Wintertime can be very harsh on your skin. To help you combat skin challenges during this season, Dr. Aziza Wahby answers some common questions and gives tips for winter skin care.
What is the best face product for dry skin?
It’s usually a safe bet to increase your moisturizer. If you’re someone who uses a normal face lotion, opt for a face cream instead for extra moisture. Or, if you typically don’t use moisturizer, try a lighter lotion.
Dr. Wahby suggests, “If you use retinoid or retinol products, consider decreasing frequency of application to a just a few times a week in the winter, mix your retinoid with a moisturizer and consider decreasing the volume of product used per application.”
What about Showering in the Winter?
Although showers feel like heaven during these cold winter months, they can cause dry skin. Dr. Wahby says, “Tepid water is a better choice, especially during the harsh winter months. I always tell patients that if the shower is hot enough to fog up your mirrors, then it’s too hot.”
Any handwashing tips?
“Handwashing is very important this time of year. It is one of the most important things we can do to prevent the spread of colds and flu. However, frequent hand washing can cause excessive dryness of the skin.”
To avoid the dryness, use gentle, fragrance-free soaps and be sure to moisturize after handwashing. She adds, “I frequently use petrolatum on my hands at night, which is occlusive and helps prevent moisture loss.”
And remember…sunscreen and skin checks are important all year!

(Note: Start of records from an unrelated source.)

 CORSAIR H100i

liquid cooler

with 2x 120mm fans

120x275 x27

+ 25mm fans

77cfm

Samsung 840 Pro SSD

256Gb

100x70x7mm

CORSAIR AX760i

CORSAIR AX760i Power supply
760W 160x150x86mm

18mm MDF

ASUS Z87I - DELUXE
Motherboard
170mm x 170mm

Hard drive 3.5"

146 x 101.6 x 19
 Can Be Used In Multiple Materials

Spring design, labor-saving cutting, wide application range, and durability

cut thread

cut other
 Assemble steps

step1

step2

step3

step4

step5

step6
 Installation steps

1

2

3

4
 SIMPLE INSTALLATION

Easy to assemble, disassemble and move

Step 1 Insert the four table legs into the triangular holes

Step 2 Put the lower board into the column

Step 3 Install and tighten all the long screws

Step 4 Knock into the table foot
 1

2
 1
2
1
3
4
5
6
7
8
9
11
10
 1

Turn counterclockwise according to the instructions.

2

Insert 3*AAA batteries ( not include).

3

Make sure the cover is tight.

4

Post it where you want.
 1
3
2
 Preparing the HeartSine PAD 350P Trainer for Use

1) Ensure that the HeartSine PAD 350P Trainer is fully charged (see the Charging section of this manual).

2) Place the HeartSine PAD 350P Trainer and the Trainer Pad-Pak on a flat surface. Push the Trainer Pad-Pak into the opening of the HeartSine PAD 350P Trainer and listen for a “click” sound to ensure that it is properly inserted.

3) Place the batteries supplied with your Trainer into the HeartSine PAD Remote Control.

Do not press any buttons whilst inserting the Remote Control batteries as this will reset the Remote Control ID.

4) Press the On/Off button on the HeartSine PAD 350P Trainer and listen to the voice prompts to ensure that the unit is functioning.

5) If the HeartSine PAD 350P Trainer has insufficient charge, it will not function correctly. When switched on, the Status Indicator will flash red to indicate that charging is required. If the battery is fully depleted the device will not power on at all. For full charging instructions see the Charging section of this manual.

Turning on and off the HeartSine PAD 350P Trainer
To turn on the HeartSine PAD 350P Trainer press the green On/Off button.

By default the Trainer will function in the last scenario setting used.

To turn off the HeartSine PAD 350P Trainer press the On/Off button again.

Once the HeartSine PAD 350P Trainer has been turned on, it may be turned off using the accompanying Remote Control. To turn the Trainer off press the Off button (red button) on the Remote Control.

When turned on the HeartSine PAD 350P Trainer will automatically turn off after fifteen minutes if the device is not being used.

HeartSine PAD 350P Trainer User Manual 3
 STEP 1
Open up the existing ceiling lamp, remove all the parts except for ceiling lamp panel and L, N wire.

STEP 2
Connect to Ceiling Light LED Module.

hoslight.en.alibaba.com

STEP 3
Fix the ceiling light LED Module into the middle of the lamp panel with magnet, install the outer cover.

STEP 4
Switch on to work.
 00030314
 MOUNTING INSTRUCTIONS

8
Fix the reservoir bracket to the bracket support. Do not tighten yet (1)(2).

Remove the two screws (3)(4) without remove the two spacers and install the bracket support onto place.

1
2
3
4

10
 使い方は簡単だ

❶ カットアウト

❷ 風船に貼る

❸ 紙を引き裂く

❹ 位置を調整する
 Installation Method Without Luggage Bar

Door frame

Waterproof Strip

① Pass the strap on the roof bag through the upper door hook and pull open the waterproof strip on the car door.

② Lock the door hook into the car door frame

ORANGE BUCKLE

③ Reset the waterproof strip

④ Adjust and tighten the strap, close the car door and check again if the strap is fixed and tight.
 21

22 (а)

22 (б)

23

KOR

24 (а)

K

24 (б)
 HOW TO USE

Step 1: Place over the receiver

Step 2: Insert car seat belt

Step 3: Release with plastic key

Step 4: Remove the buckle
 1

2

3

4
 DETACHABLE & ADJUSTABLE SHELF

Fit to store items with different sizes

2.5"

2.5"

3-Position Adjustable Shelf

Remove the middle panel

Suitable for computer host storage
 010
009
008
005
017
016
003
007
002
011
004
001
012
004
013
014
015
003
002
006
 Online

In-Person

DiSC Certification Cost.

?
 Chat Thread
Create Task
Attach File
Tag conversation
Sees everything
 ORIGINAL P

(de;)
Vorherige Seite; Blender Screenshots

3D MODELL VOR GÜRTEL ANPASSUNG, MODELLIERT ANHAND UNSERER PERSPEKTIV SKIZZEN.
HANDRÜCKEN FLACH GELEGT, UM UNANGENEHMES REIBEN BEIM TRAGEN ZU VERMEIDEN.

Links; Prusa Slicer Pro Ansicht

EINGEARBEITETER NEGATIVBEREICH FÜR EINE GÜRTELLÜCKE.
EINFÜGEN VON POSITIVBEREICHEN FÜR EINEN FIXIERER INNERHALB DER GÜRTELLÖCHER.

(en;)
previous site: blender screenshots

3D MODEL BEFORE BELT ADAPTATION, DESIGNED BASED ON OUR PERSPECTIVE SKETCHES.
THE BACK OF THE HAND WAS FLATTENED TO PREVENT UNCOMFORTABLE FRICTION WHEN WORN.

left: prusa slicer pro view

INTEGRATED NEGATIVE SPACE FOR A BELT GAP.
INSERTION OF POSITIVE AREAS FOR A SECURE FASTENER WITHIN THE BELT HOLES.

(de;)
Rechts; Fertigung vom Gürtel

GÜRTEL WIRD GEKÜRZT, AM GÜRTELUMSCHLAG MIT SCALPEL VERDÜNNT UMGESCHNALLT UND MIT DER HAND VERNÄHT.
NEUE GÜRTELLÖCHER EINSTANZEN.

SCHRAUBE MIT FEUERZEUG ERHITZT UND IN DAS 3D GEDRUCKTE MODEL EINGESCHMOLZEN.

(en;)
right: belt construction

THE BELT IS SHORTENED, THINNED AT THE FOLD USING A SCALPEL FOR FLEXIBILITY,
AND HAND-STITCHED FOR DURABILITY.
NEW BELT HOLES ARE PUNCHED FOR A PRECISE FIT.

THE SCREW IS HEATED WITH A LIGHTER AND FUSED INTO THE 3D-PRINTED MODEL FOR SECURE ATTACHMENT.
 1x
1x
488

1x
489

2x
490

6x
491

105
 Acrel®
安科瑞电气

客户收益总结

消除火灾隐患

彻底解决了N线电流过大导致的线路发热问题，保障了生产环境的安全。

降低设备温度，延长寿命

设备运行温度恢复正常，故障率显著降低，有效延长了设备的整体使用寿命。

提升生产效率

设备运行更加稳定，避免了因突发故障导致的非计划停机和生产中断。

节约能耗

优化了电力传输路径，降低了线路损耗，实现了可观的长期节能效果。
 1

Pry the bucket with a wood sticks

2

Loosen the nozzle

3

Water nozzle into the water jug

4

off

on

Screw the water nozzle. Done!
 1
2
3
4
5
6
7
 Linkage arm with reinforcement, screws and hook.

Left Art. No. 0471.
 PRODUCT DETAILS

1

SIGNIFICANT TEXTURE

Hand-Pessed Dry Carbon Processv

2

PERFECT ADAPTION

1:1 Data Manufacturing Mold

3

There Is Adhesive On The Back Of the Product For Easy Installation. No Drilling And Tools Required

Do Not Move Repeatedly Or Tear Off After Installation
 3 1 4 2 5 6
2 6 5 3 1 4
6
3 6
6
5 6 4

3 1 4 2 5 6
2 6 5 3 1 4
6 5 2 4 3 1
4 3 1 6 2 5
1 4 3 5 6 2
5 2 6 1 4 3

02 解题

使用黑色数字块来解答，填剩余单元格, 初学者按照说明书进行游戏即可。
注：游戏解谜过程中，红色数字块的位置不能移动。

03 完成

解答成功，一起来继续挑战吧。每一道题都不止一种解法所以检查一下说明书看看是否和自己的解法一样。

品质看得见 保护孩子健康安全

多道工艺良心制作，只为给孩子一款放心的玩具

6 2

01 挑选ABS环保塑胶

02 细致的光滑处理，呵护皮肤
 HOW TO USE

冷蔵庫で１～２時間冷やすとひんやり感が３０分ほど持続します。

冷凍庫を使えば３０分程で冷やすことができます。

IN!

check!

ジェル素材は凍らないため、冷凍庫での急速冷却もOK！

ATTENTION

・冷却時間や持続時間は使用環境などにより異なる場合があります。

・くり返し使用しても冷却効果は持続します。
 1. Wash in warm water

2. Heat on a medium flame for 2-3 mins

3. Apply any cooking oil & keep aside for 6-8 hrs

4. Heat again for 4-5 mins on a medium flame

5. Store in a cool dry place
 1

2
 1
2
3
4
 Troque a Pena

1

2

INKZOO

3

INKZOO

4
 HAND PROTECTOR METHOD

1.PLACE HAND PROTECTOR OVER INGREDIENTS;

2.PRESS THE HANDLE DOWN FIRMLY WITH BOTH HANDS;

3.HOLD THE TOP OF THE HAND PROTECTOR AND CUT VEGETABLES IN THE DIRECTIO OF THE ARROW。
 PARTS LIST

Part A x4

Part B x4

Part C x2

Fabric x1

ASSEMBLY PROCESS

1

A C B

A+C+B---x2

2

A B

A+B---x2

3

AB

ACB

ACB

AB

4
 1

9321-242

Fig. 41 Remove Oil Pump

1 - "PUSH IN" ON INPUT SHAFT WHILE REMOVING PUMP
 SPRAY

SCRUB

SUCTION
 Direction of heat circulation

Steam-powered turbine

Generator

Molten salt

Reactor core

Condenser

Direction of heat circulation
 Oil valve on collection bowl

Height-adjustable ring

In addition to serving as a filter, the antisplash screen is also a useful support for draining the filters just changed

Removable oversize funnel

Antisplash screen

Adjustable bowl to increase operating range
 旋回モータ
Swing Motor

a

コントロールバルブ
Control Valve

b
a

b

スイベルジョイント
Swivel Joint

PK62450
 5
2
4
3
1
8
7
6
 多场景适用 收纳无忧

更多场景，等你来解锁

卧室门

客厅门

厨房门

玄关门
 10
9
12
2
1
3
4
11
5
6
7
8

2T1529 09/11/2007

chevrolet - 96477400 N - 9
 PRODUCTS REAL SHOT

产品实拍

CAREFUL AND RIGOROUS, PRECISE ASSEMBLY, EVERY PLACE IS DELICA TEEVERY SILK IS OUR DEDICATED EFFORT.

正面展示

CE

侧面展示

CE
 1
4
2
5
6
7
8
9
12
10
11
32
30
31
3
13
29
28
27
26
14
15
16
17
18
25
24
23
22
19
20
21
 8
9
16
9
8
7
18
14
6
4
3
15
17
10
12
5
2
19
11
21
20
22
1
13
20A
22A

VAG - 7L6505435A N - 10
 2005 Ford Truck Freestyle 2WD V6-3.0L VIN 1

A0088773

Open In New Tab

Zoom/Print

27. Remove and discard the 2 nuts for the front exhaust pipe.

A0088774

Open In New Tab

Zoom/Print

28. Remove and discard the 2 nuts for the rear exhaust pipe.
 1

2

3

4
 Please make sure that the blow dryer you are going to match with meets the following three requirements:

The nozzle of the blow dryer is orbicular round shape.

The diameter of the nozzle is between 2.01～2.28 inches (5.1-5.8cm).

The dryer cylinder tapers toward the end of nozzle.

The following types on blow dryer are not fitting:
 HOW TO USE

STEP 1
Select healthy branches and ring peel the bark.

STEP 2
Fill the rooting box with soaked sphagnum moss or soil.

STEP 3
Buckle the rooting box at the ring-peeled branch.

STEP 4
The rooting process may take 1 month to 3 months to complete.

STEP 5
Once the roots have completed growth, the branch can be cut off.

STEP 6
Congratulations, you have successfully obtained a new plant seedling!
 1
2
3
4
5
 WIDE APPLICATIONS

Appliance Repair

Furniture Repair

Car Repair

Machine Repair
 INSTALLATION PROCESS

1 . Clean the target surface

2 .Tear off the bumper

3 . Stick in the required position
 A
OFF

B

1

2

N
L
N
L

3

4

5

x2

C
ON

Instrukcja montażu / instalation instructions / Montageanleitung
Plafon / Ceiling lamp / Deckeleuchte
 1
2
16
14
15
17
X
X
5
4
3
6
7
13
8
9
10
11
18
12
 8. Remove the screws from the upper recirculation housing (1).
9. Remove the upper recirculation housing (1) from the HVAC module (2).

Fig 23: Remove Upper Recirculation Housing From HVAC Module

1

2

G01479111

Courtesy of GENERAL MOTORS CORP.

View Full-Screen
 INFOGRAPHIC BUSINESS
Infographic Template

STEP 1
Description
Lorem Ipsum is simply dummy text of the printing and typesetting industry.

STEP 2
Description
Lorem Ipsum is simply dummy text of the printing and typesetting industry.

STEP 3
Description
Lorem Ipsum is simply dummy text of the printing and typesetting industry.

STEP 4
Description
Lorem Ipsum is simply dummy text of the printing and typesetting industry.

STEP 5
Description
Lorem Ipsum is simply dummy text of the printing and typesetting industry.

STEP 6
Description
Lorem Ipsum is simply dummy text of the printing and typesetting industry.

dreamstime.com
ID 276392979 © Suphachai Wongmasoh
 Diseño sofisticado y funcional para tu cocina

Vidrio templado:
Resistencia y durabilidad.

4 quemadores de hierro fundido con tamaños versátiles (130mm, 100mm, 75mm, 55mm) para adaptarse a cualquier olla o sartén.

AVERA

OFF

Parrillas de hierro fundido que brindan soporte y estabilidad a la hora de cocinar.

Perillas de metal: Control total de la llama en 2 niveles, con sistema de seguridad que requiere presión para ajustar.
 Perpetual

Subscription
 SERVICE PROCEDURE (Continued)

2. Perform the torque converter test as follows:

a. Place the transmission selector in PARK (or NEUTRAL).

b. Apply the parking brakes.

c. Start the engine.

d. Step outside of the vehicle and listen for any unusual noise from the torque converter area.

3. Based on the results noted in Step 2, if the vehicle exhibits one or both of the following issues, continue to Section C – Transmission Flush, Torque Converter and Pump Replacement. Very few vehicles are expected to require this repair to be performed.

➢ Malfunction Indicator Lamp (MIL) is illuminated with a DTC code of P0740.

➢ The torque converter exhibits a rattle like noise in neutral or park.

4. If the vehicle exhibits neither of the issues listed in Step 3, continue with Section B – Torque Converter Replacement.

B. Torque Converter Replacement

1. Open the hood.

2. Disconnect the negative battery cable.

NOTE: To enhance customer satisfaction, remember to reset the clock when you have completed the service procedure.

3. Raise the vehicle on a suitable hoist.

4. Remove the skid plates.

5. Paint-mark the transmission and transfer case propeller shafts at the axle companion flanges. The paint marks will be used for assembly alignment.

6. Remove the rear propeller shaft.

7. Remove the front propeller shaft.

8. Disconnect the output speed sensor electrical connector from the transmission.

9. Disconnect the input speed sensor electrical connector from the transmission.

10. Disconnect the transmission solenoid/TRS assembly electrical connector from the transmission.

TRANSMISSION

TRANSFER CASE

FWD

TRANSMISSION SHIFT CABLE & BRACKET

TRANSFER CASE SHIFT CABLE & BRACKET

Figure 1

“It is important to check your skin every month throughout the year, no matter how many layers you are wearing daily. Also, remember that while the sun’s intensity is diminished, it is still important to wear sunblock when participating in outdoor winter activities such as skiing.”
Dr. Wahby is board certified dermatologist at the Apex Dermatology office in Westlake. She provides the full range of general medical, pediatric, surgical and cosmetic dermatologic services. Her passion lies in utilizing the most current dermatologic advances to create individualized therapies for common skin conditions.